An experiment is performed to find the refractive index of glass using a travelling microscope. In this experiment distances are measured by
A
a vernier scale provided on the microscope
B
a standard laboratory scale
C
a meter scale provided on the microscope
D
a screw gauge provided on the microscope

## Explanation

To find the refractive index of glass using a travelling microscope, a vernier scale is provided on the microscope
2

### AIEEE 2008

While measuring the speed of sound by performing a resonance column experiment, a student gets the first resonance condition at a column length of $18$ $cm$ during winter. Repeating the same experiment during summer, she measures the column length to be $x$ $cm$ for the second resonance. Then
A
$18 > x$
B
$x > 54$
C
$54 > x > 36$
D
$36 > x > 18$

## Explanation

For first resonant length $v = {v \over {4{\ell _1}}} = {v \over {4 \times 18}}$ (in winter)

For second resonant length

$v' = {{3v'} \over {4{\ell _2}}} = {{3v'} \over {4x}}$ (in summer)

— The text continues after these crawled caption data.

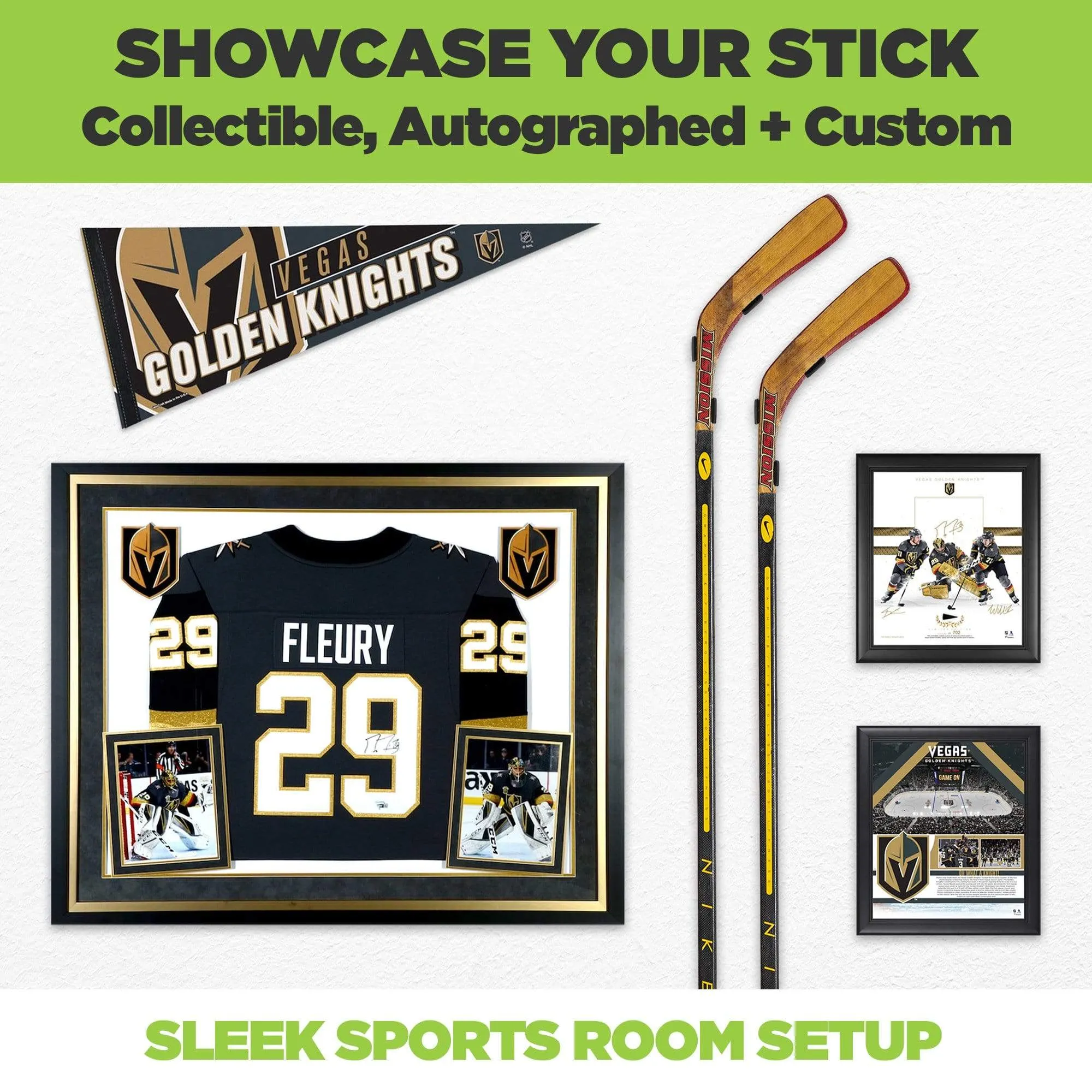 W - HIDEit VHockey | Vertical Hockey Stick Mount- DISCONTINUED.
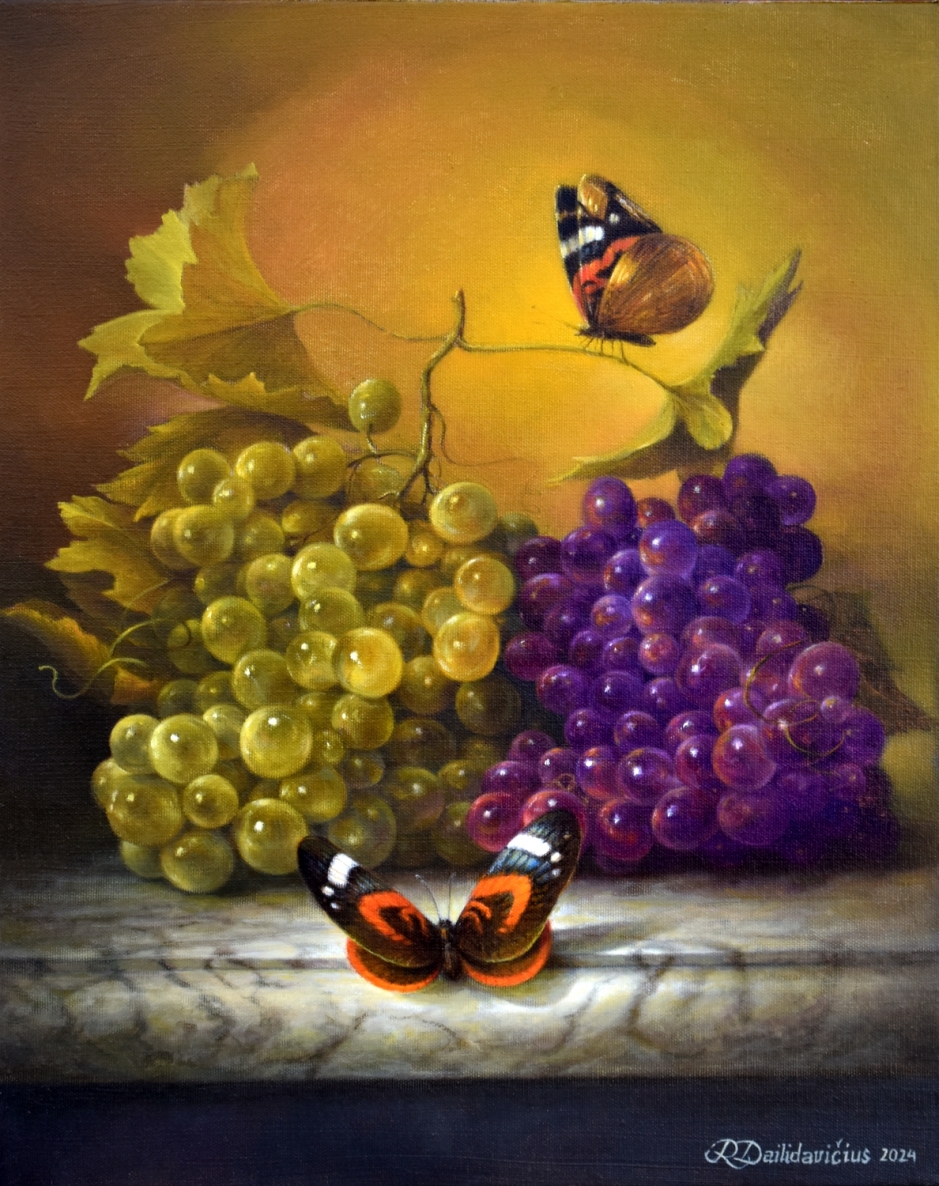 Still life, 2024, canvas, oil, 50x40 cm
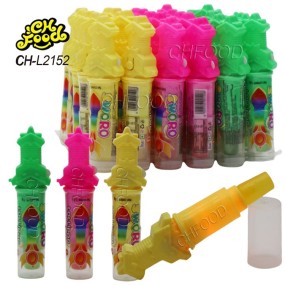 OEM Electric Light Toy Plastic Chinese Weapons with Fruit Flavor Hard Candy Lollipop Wholesale Candy Toy for Boy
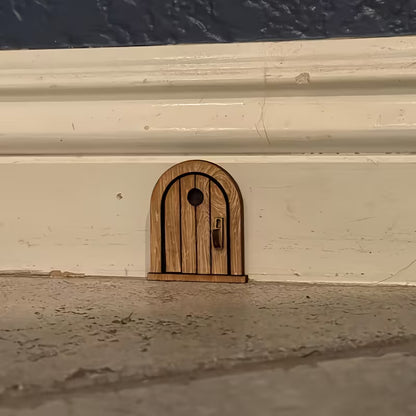 Funny 2D Wooden Mouse Door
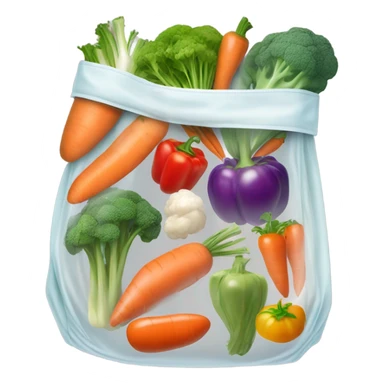 vegetable in a bag sticker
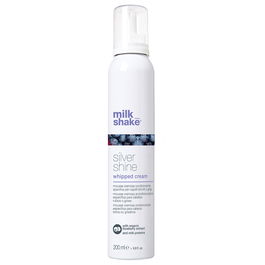 Milk Shake SILVER SHINE Conditioning Whipped Cream Acondicionador Mousse Violeta Neutraliza Tonos Amarillos Cabello Rubio y Gris 200 ml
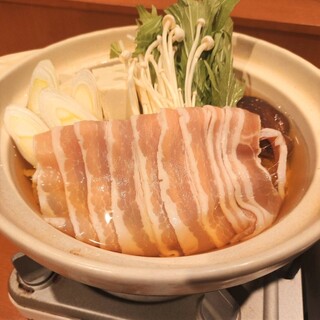 Ginza Hakobune - コース 豚肉のはりはり鍋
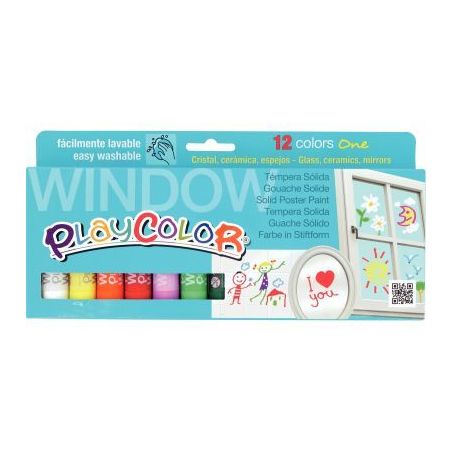 Achetez Boite de 12 sticks de gouache à vitres PLAYCOLOR, couleurs assorties 400641 PLAYCOLOR pas c..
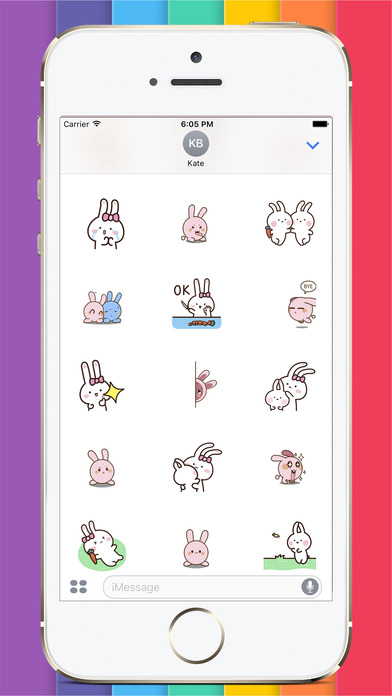 Animated Bunnies Stickers screenshot 3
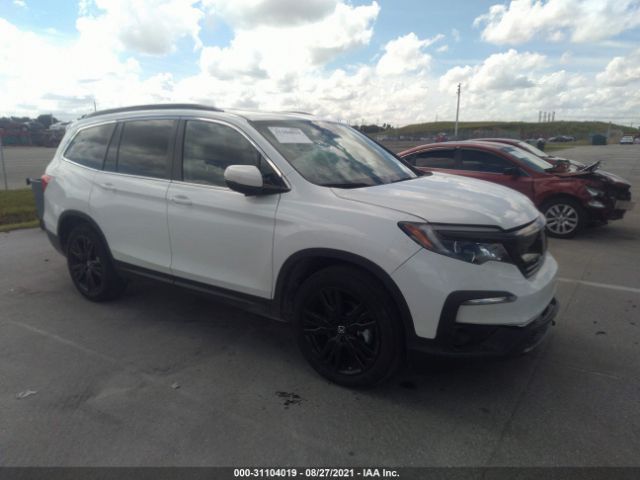 honda pilot 2021 5fnyf5h22mb045419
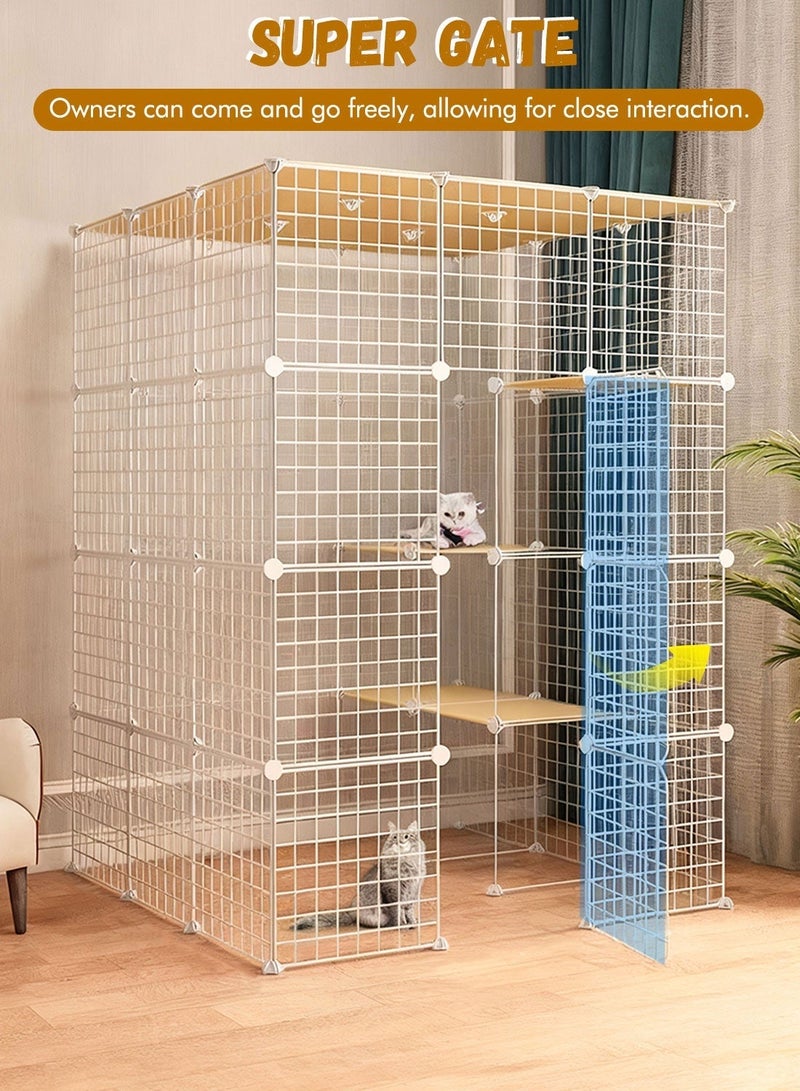 Kidle Cat Cage Enclosure Extra Large Free Space Detachable Indoor Large Cat House for 1-4 Cats Small Animals - Image 3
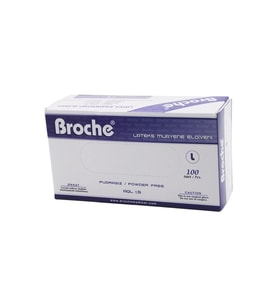 BROCHE  L  PUDRASIZ MUAYENE ELDİVENİ 100LÜ (5343)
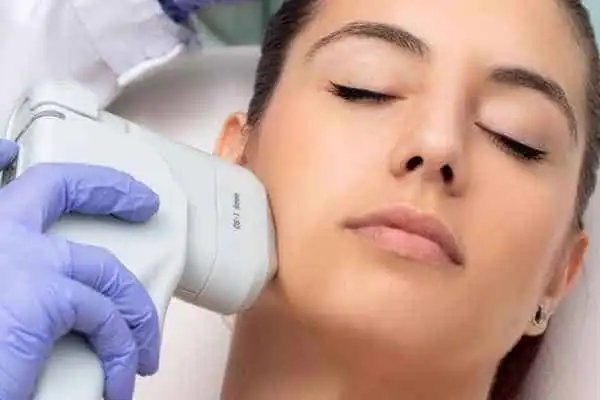 HIFU - Breakthrough in Anti - ageing 1 Image of woman having HIFU Newmarket treatment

$\therefore$ ${v \over {4 \times 18}} = {{3v'} \over {4 \times x}}$

$\therefore$ $x = 3 \times 18 \times {{v'} \over v}$

$\therefore$ $x = 54 \times {{v'} \over v}cm$

$v' > v$ because velocity of light is greater in summer as compared to winter

$\left( {v \propto \sqrt T } \right)$

$\therefore$ $x > 54\,cm$
3

### AIEEE 2008

Two full turns of the circular scale of a screw gauge cover a distance of 1 mm on its main scale. The total number of divisions on the circular scale is 50. Further, it is found that the screw gauge has a zero error of − 0.03 mm while measuring the diameter of a thin wire, a student notes the main scale reading of 3 mm and the number of circular scale divisions in line with the main scale as 35. The diameter of the wire is
A
3.32 mm
B
3.73 mm
C
3.67 mm
D
3.38 mm

## Explanation

Least count of screw gauge = ${{0.5} \over {50}}mm$ = 0.01mm

Main scale reading = 3 mm

$\therefore$ Reading = [Main scale reading + circular scale reading $\times$ L.C] - (zero error)

= [3 + 35 $\times$ 0.01] - (-0.03) = 3.38 mm
4

### AIEEE 2005

In a potentiometer experiment the balancing with a cell is at length $240$ $cm.$ On shunting the cell with a resistance of $2\Omega ,$ the balancing length becomes $120$ $cm$. The internal resistance of the cell is
A
$0.5\Omega$
B
$1\Omega$
C
$2\Omega$
D
$4\Omega$

## Explanation

The internal resistance of the cell,

$r = \left( {{{{\ell _1} - {\ell _2}} \over {{\ell _2}}}} \right) \times R$

$= {{240 - 120} \over {120}} \times 2 = 2\Omega$